University of Massachusetts Amherst
University of Pennsylvania
Carnegie Mellon University
In this collaborative research project between UMass Amherst, UPenn, and CMU, the team is researching ways to dramatically improve the ability of people who are not experts in machine learning to design and automatically train models for analyzing and transforming sequences and other structured data such as text, signals, handwriting, and biological sequences. Working in the context of recent successes with conditional random fields (CRFs) and other conditional models of structured data, this work will achieve its goals through scientific advances in model definition and combination, robust parameter estimation, and data-efficient training procedures, supported by an innovative compositional software architecture.
Automatic classification and function fitting (regression) are mature techniques used in many scientific, engineering, and national security applications. Free and commercial software packages allow novice users to train with reasonable confidence of attaining useful results, and to use these results in sophisticated predictive and decision-making systems. However, for sequence and structured data problems, while task-specific machine-learning software has become increasingly available (e.g., speech recognition and genomics software tools), there are no modular, easy-to-use packages for domain experts working in science and engineering problems such as predictive data modeling of spatio-temporal patterns of brain activity or extraction of conceptual and citation networks from the scientific literature, or applications in national and homeland security such as the extraction of social networks from the openWeb, or dynamically recognizing suspicious temporal patterns in network logs.

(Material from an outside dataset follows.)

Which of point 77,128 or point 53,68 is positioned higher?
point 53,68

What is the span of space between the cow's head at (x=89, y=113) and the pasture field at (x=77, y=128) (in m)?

Researchers in this project will make available for the first time a user-oriented software toolkit for integrated analysis and transformation of sequential and graph-structured data, which will be a major innovation in the data, models, and communications technical focus area. What makes this possible is the convergence of three scientific innovations in learning from structured data. First, powerful, trainable analyzers and transformers for sequences and other structured data can be built by combining simpler conditional models with general composition and product operations based on the theory of weighted automata. Second, a range of capacity-control techniques (feature induction, margin maximization, Bayesian automatic relevance determination) can be generalized to these complex models to control overfitting without the need for extensive hyperparameter adjustments. Third, the need for fully annotated training data can be reduced by combining partial evidence for multiple sequences into a single graph labeling problem. Together, these ideas provide a framework for flexibly specifying and learning parameters for multistep probabilistic transformations from complex data to their structured representations, and for designing and documenting efficient and usable software for model specification, training, combination, and application to real-world data.
The successful realization of this research will shorten by five to ten years the usual time frame for such complex technology to have real impact in science, engineering, and national security. Progress in science and engineering increasingly demands more effective processing and combination of multiple data sources, ranging from the stored results of high-throughput analyzers to the rapidly growing mass of electronically available literature. The tools developed under this project will enable researchers to create software components for recognizing, extracting, and cross-linking patterns in sequential and graph-structured data. Security analysts will also benefit from the availability of the proposed tools for extracting relevant information from a variety of data streams, ranging from textual messages to network event logs.
This project is supported in part by National Science Foundation under NSF grant #IIS-0427594.